O espaço conta com programação semanal gratuita no Parque da Juventude.
Por Débora Moura e Julia Senna
“É bem complexo de se viver e trabalhar com arte. Acredito que no mundo todo, mais especificamente aqui no Brasil, é um desafio”, diz Carlos Eduardo Scaramboni, artista circense e produtor audiovisual.

O circo, do latim circus, se define como um coletivo que reúne artistas com diferentes habilidades, entre elas malabarismo, equilibrismo e contorcionismo . As apresentações são realizadas geralmente em arenas, sob uma grande tenda ou lona.
A chegada do circo em terras brasileiras no século XIX, se divide entre companhias de arte europeias e famílias ciganas. Os europeus se reuniam através de manifestações teatrais em conjunto, já os ciganos, com o tradicional nomadismo, apresentavam- se de cidade em cidade, demonstrando suas habilidades, como a doma de animais e ilusionismo.
Ao longo do tempo, o teatro europeu, adquiriu, enfim, características brasileiras. Os palhaços, antes mímicos e calados, agora interagem com a plateia e seus números contam com a improvisação, e os artistas adaptam as apresentações de acordo com a receptividade do público.
O Mundo do Circo, inaugurado em dezembro de 2022, localizado no Parque Estadual da Juventude, recebe o público de todas as idades, para conhecer o mundo de uma arte pouco valorizada: a circense.
O complexo cultural conta com três espaços: A Grande Lona, que recebe shows e circos itinerantes, que se apresentam sem custos no parque; O Picadeiro a céu aberto, espaço para apresentações, oficinas e encontro de grupos, e A Lona Exposição, que conta a história do circo no Brasil, ao longo dos anos.

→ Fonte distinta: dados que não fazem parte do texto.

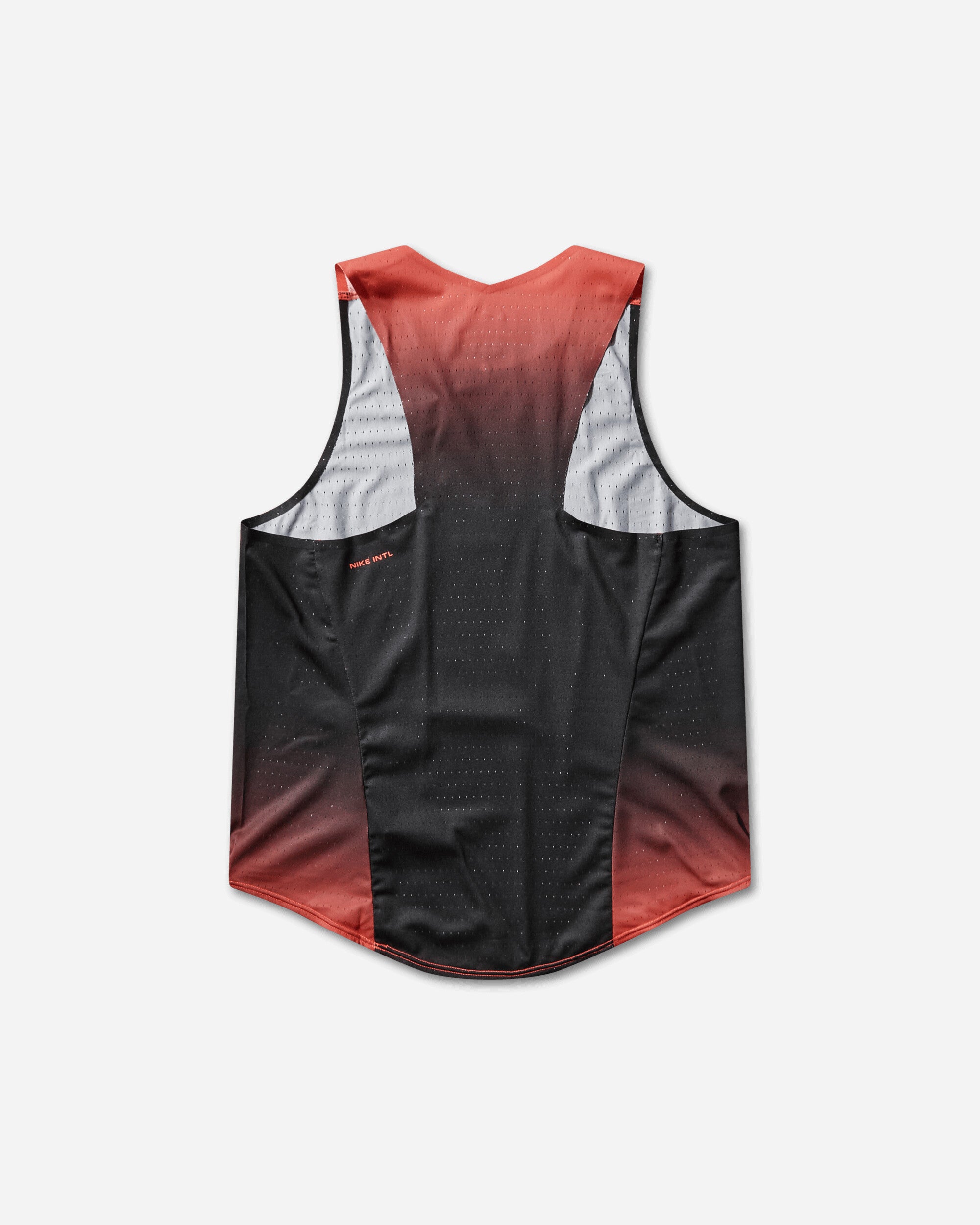 Nike Women's AeroSwift Dri-FIT ADV Running Vest Black, view 2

Com estética retrô, na exposição da tenda que leva o nome do projeto, bonecos de madeira, jogos e maquetes interativas podem ser manipulados pelo público. Ao longo da visita, cartazes espalhados pela estrutura apresentam 12 áreas, abordando temas como, as diferentes artes e modalidades, o cotidiano, a vida e a História do Circo.
Com a gratuidade da experiência, e fácil acesso, na estação Carandiru, linha 1 azul do metrô, a arte circense se torna acessível. Sobre as ações governamentais que tornem essa expressão cultural mais democratizada, Carlos, que recebe os visitantes com seu nariz vermelho e sanfona, afirma: “É preciso fazer com que a arte deixe de se concentrar em lugares mais centrais, e chegue a lugares mais periféricos, que talvez dificilmente teriam acesso a esse tipo de linguagem.”


O Mundo do Circo, na Av. Cruzeiro do Sul, 2630- Carandiru, São Paulo, funciona de terças e sextas das 10h às 17h e nos sábados e domingos das 11h às 18h, a programação semanal é liberada no instagram @omundodocircosp.
Senhoras, senhores e crianças, se acomodem, pois o circo vem aí!